Bottom line: I don't see a problem with superclasses having knowledge
attributes -- so long as one ensures that those attributes are valid and
semantically equivalent for every descendant subclass. But I see that
stricture is an OOA/D issue, not an OOPL issue.

Also note however that you are normalizing based on interface
contracts, not based on data. If the data happens to be normalized
too, great but that isn't the goal of the hierarchy.

So a lot of what you know about relational model, i.e. how to design
tables, can apply to OO. However, OO is a huge break from procedural
programming.
I don't think so. A class is full of procedural code, all OO does is
wrap that procedural code in a higher level of abstraction so it is
easier to deal with.
Wow. I'm really surprised that you feel that way.

What? Even you use an action language to implement methods. That
action language must have loops and if statements. Private methods in
a class are simply a syntactical variant of procedures, especially if
they are not meant to be over-ridden.

All the OO paradigm does (imho) is make modularization easier and
interfaces pervasive.
There is no doubt that modularization is easier. But I think that is
just a convenient byproduct of decoupling via interfaces. In turn,
interfaces provide a mechanism for decoupling, so they are ubiquitous.

But I think the primary goal of the OO paradigm is to provide decoupling
among software elements. That's what encapsulation and implementation
hiding are all about. I also think that the separation of message and
method in OOA/D provides a fundamental shift in construction paradigms
from the imperatives (Do This) of procedural development and the
announcements (I'm Done) of OO development. That changes the whole
mindset of program construction from hierarchical, functional
decomposition flow of control to peer-to-peer, DbC-based flow of control.

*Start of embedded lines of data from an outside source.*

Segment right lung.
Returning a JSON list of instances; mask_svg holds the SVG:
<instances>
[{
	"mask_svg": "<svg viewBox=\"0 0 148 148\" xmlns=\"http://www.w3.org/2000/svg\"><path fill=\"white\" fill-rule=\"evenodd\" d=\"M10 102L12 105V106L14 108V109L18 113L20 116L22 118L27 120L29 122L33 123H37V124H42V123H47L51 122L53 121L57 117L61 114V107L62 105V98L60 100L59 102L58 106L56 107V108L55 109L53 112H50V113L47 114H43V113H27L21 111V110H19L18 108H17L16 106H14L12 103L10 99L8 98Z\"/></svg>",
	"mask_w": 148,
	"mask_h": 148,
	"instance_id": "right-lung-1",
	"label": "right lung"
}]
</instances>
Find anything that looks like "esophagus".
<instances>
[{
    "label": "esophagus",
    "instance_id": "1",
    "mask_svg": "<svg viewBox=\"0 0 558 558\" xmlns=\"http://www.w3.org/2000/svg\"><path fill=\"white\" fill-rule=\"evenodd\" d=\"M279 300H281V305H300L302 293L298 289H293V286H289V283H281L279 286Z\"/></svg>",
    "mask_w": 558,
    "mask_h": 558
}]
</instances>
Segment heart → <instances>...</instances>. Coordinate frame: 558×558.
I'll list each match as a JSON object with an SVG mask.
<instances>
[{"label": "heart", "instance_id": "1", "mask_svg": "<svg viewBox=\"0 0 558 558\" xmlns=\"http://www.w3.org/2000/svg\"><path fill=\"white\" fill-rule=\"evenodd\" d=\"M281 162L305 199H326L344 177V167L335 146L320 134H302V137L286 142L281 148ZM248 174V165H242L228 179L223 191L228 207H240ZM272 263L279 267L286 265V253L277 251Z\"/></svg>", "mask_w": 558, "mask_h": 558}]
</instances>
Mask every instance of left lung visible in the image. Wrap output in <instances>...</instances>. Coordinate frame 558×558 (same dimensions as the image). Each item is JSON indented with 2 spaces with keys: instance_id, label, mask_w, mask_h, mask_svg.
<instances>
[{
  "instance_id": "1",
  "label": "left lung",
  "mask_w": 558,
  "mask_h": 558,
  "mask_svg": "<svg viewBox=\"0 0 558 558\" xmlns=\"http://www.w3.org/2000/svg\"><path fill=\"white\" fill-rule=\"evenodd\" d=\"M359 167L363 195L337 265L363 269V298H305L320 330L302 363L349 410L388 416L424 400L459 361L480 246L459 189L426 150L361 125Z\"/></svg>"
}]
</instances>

I agree with the above, except for that last sentence. Well written
modular code has the same mindset IMHO.

Procedural development strongly encouraged implementation dependencies
among behaviors so that the legendary Spaghetti Code was commonplace.
(One could write modular, decoupled programs in procedural languages but
it was damned difficult and required a good deal of skill and
experience.) OTOH, the OO paradigm strongly discourages any sort of
dependencies among methods so that even entry level developers can
create fairly maintainable programs.

I fully agree with the above. To paraphrase Riel, OO added a syntax
that made it easy for even average programmers to conform to modular
programming's best practices. I wouldn't call making it easier for
average people to do the same thing that experienced people do any
sort of "revolution" though.

The Big Three characteristics of 3GLs are: procedural block structuring,
stack-based scope, and procedural message passing. All the OOPLs,
including Smalltalk, still depend on those things. (Though some, like
Smalltalk, do a better job of hiding it by employing less obvious syntax.)

But the real problem with the 3GLs is physical coupling due to the use
of type systems to deal with the Big Three. That introduces the need for
refactoring _just to make the 3GL code more maintainable_ (as opposed to
solving the customer's problem). That sort of refactoring after the
logic is working correctly is totally unnecessary at the 4GL level of
OOA/D. Worse, at the OOP level it can lead to architectural drift in the
long term.

Every OOPL employs a sophisticated type system. So in that sense the
OOPLs are even worse than the procedural languages; the type system
itself is a major compromise with the hardware computational models.